When people consider what’s required to reach net zero by 2050, most immediately think of solar, wind, electric vehicles, and hydrogen – the key technologies required to achieve energy transition and decarbonization. Fewer people think about mining and the availability of the critical metals needed to deliver these technologies at the required scale.
At Bechtel, we deliver big projects. And when we think about our contribution towards solving global challenges we often do so with a project mindset. Anybody who has ever delivered a project knows the importance of managing the critical path – the sequence of dependent tasks from start to finish that determine the project timeline.
The mining and metals industry is on the critical path to net zero. In what is perhaps the great paradox of energy transition, one of the biggest risks to achieving net zero by 2050 is the lack of metals needed to transform the world’s energy system, which can only come from a lot more mining.
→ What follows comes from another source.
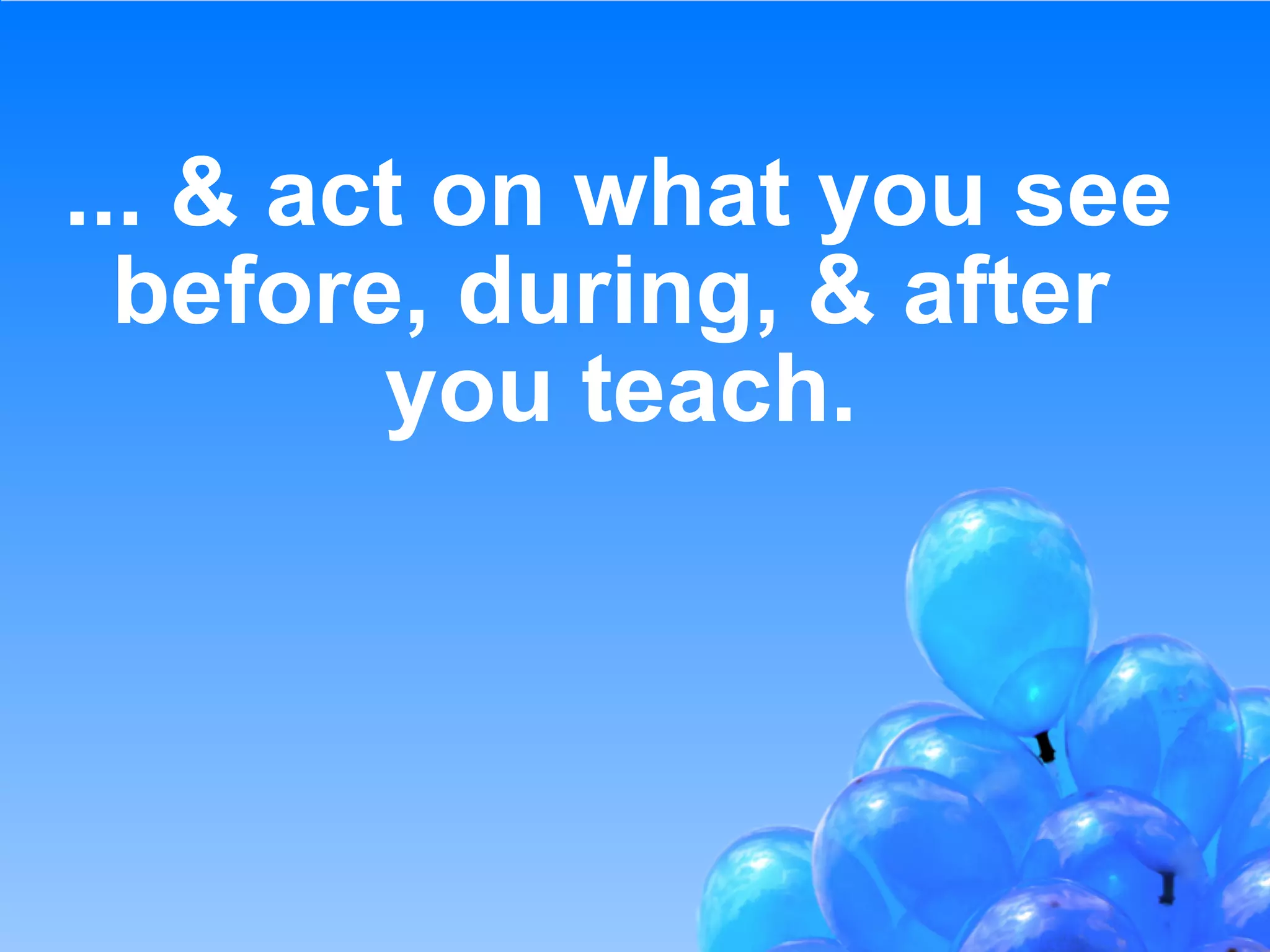 ... & act on what you see before, during, & after you teach.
Expediting delivery of the industry’s pipeline of growth projects is essential to maintaining our net zero schedule.
Unprecedented demand for metals
The age-old adage goes “if you can’t grow it, you have to mine it.” With the advent of technology enabling growth of the circular economy, increasingly today we are also recycling. But the research is in, and it’s clear. Though we might speculate on the timing, governments, consultants, and companies alike agree global consumption is increasing at a rate that is driving unprecedented demand for metals, even accounting for the substantial projected increase in recycling. Industry analysts estimate a five-fold increase in base metal supply is needed to meet the Paris Agreement, requiring an investment of around $2 trillion.
Phrases like ‘New economy minerals’ and ‘Future-facing commodities’ are designed to help communicate the fact that the world needs exponentially more copper, aluminum, lithium, nickel, and other rare earth elements to decarbonize the power grid and turbocharge electromobility – and all by 2050. These trends are in addition to sustained demand growth from global urbanization that drove the last mining super cycle, and resource depletion and ore grade decline which are inherent in the industry and only exasperate the challenge.
In theory there is sufficient demand stimulus in the market to drive investment. What remains unclear, however, is the timing of the supply-side response and this requires a paradigm shift.
Public support and political will
When President Kennedy announced in 1961 that man would be on the moon by the end of the decade he inspired a movement. Public support and political will converged with industry and labor to achieve the extraordinary. Reaching net zero by 2050 is the moonshot of our time and requires similar leadership, policy alignment and regulatory certainty to stimulate the necessary mining investment.
Yet despite the average person in western society surrounding themselves with modern day amenities derived from primary metals, mining by and large remains a dirty word and the role of the mining industry in achieving net zero is not widely understood.
The fact remains without a miraculous reversal in global consumption, which by almost any leading indicator is unlikely, unless there is a significant increase in mining the world’s climate crisis cannot be averted. Put simply #nometalsnotransition.
Sustainability is the unlocker of the industry
To win widespread public support and rightfully take its place as the critical enabler of energy transition, the mining industry itself needs to rapidly decarbonize and improve its ESG credentials. Encouragingly, environmental and social risks now rank at the top of the list for global mining executives.
Industry bodies such as the International Council on Mining & Metals (ICMM) provides a leading forum for mining CEOs to come together and collectively demonstrate their ESG leadership. In 2021, one third of the world’s preeminent mining CEOs collectively committed to achieving net zero by 2050, and individually, many set more aggressive targets backed by robust capital budgets to ensure they deliver.
In addition to investments by major miners, engineering and construction companies like Bechtel are investing in decarbonization and energy transition centers of excellences with talented engineers dedicated to developing the flowsheets and facilities of the future. They are busy designing mining infrastructure that produces less GHG emissions, are more power efficient, produces less waste and have more sustainable water solutions.
But industry decarbonization must occur in parallel with global decarbonization. 2050 is just around the corner and the science suggests the consequences of waiting are too dire.
What it will take to get there
From a practical standpoint, it will take hundreds of thousands of people deployed to some of the harshest environments on earth, charged with responsibly unlocking the resources needed to deliver a cleaner, greener future.
Take Teck’s QB2 for example, one of the largest copper projects in construction today that Bechtel is delivering at 4,300m above sea level on top of the Chilean Andes. The project is a true mega-project requiring billions of dollars in capital and years in project development, permitting, design and delivery.
At completion, QB2 is expected to generate 316,000 tonnes of copper-equivalent production per year for the first five full years of mine life. Based on today’s copper forecasts, the world needs another thirty QB2-sized copper projects in the next decade to meet net zero demand.
Delivering net zero by 2050 is not a project that can be shelved, or schedule that can be reforecast. Let’s collectively manage the critical path and make sure the mining industry delivers the metals needed to enable the transition. Future generations are depending on it.